How Much More Pain Can We Expect?
So, keep in mind that even though Powell hinted at a 0.5% increase of the Fed funds rate in December that we shouldn’t assume that increases in general will stop soon. As Dean said, the Fed doesn’t want to back pedal more than it already has and have that lead to even more pain. Whatever pain we have left to experience is needed in the Fed’s minds in effort to re-regulate the economic. Dean and Bud agree as they do their economic outlook for 2023.
“The big question is how does all this impact the stock market, bond market, real estate market, and energy market across the board? There is no crystal ball, but what we do know is that the markets tend to precede what these events are,” Dean said. “While the market has been super volatile in 2022, we’ve had some amazing bear market rallies of 10% to 20%. Still, we are highly negative on the year across the board.”
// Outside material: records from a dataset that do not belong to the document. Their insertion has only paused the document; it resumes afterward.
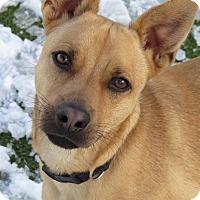 Adopt A Pet :: Fletch - Meridian, ID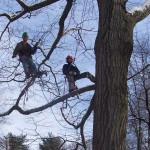 Tree cutting, tree trimming
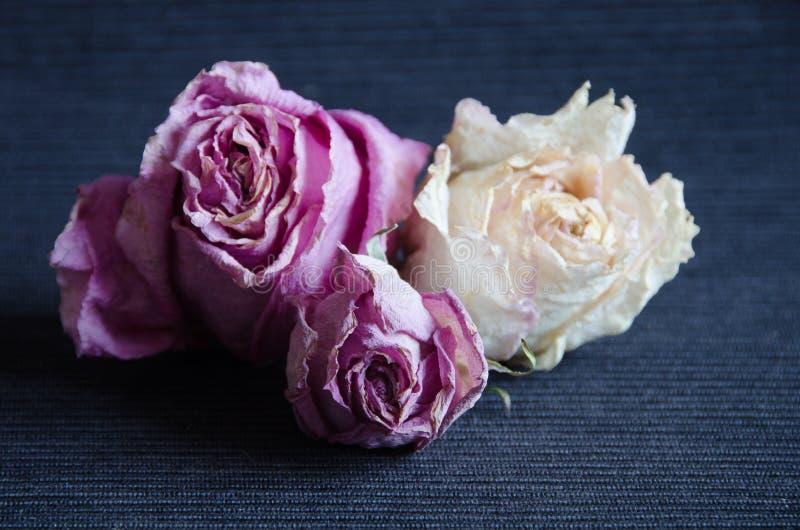 Download 在深蓝背景,选择聚焦的干花 库存照片. 图片 包括有 疗法, 花束, 没人, 紫色, 装饰, 颜色, 弯脚的 - 72359190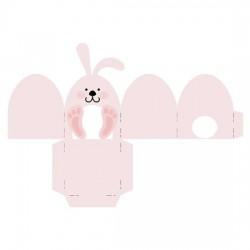 Bunny Box - CS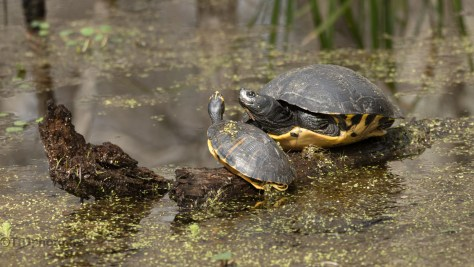 Turtles, Doing Whatever It Is They Do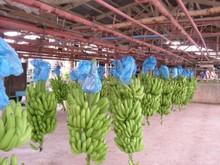 GREEN PLANTAIN/ Fresh Cavendish green Banana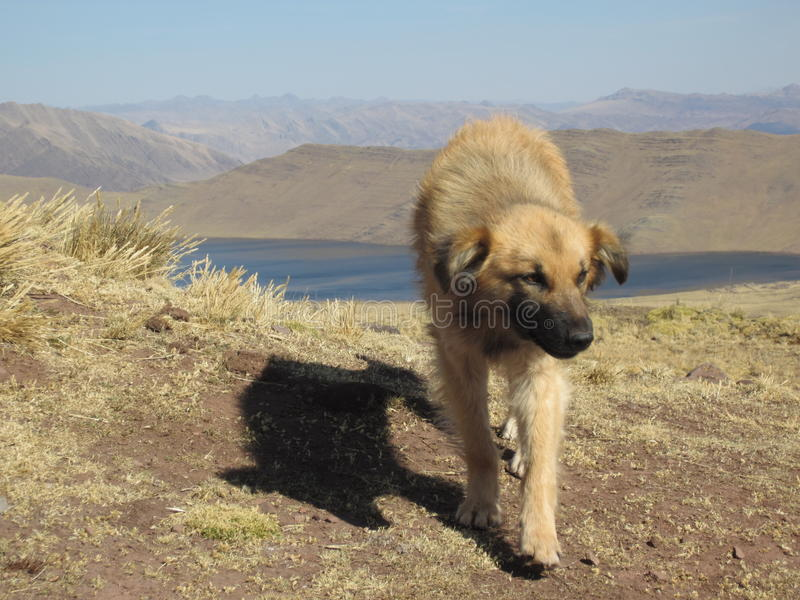Feral Dog in the Mountains of Peru. Feral dog roaming a hiking trail in Peru, in hopes of finding some scraps of food from the passing people royalty free stock photo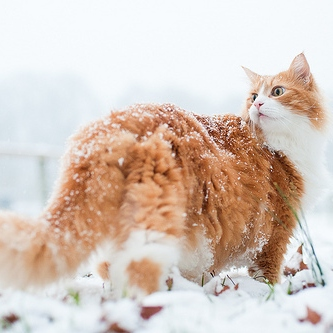 it is winter and you are cold and sad and lonely.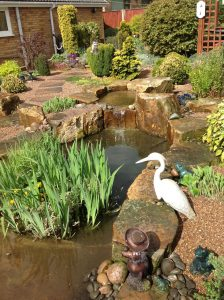 Water Features Ultimate Garden image 4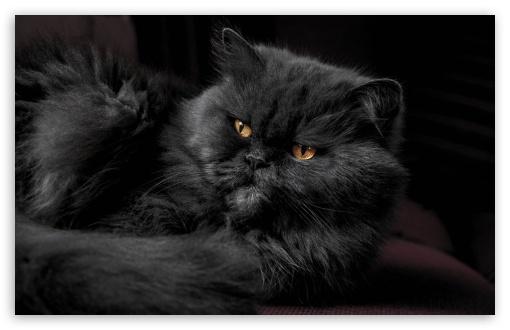 Download Beautiful Doll Face Persian Cat, Fluffy Black... UltraHD Wallpaper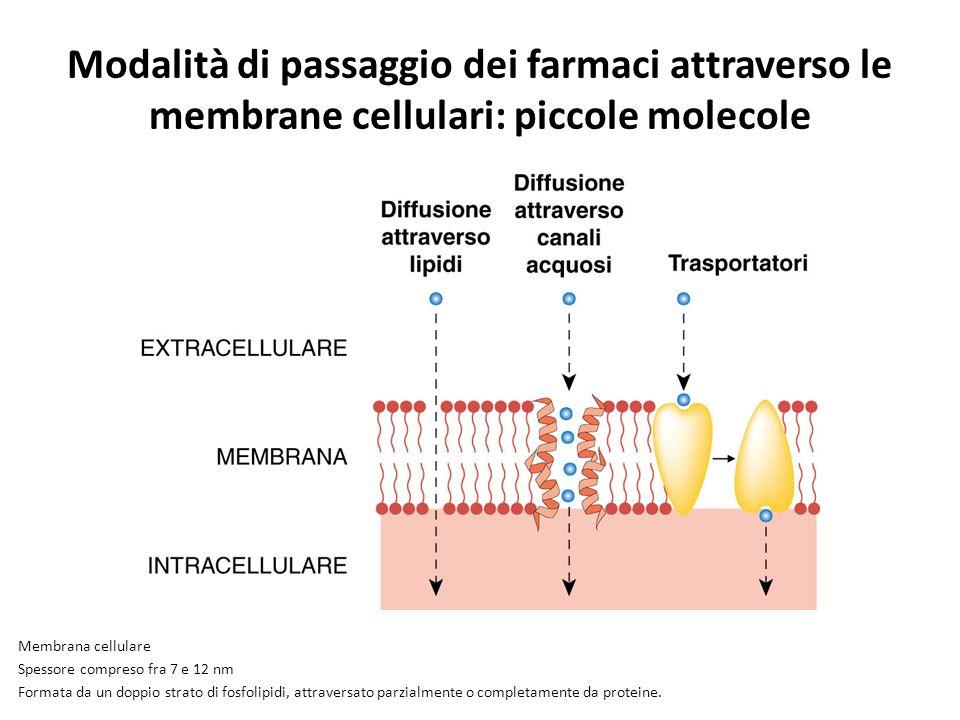 Modalità di passaggio dei farmaci attraverso le membrane cellulari: piccole molecole Membrana cellulare Spessore compreso fra 7 e 12 nm Formata da un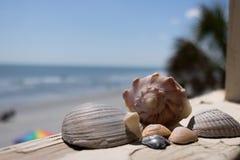 Sea shells found near Garden City, NC royalty free stock image
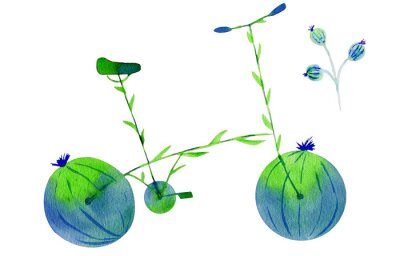 Adesivo Flower bike. Hand drawn watercolor illustration on paper. Green and blue bicycle flower with calyx round fruit buds briar and leaves. Isolated on white background
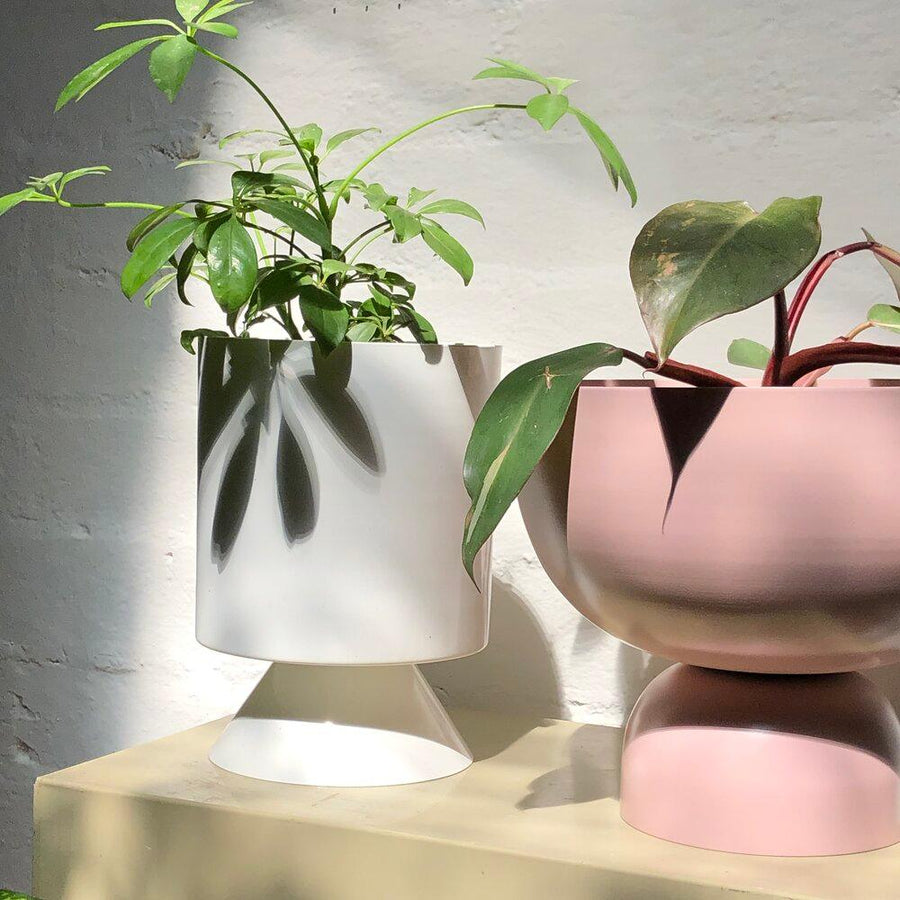 Large Goblet Planter by Lightly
What About the Bond Market?
It’s important to understand that on the bond side of things that they’re considered to be stay-rich money. However, that clearly hasn’t been the case during 2022. Bond values have eroded because of the increase in interest rates.
So, there are a few questions to ask about bonds while doing the economic outlook for 2023. One, what bonds do you own? Two, are those bonds just trading back down to par so you’re not going to get that back unless we see a decline in interest rates? Or, three, are your bonds trading below par so that when interest rates subside, those bonds will trade back up toward their par value and then you get the coupon on top of that?
Not all these things are equal. That’s why it’s important for people to understand what they own and how would it react during these different times.
“Bonds have just been in a pitfall,” Bud said. “They’re almost at the same amount of loss as what we’re getting on the stock market. That traditionally doesn’t happen since bonds are supposed to be the safe money.”
The Inverted Yield Curve and Lost Decades
It’s been a long time since we’ve had an inverted yield curve. A 10-year treasury is yielding less than a two-year treasury right now. You can get a 1% better return on the one-year treasury than you can get on the 10-year Treasury. The last time we had an inversion that steep was the early 1970s. Coming out of that, we had the lost decade from 1969 to 1979. The markets were all over the place, but they ended 1979 at about exactly where they started in 1969.
“Back in the 1970s, we had this oil disruption. One of the things they had were odd and even license plates. If your last digit on your license plate was even, you could get gas on Monday, Wednesday, and Friday. If it was odd, it would be the opposite of that. That’s how crazy things got with oil back. We’ve had a similar painful experience for much of this year. It’s a shame that we’re having to go through this because that’s such an important factor in economic growth.”
The Natural Economic Cycles
Once again, though, we need to remember that the economy goes through cycles. When we go through an expansion phase, it typically expands too far. Then, we go through a contraction phase and it’ll contract too much. It would be great if the economy could just do one level and it’s all the same all the time. We get some years like that, but by and large, what we’re going through is normal.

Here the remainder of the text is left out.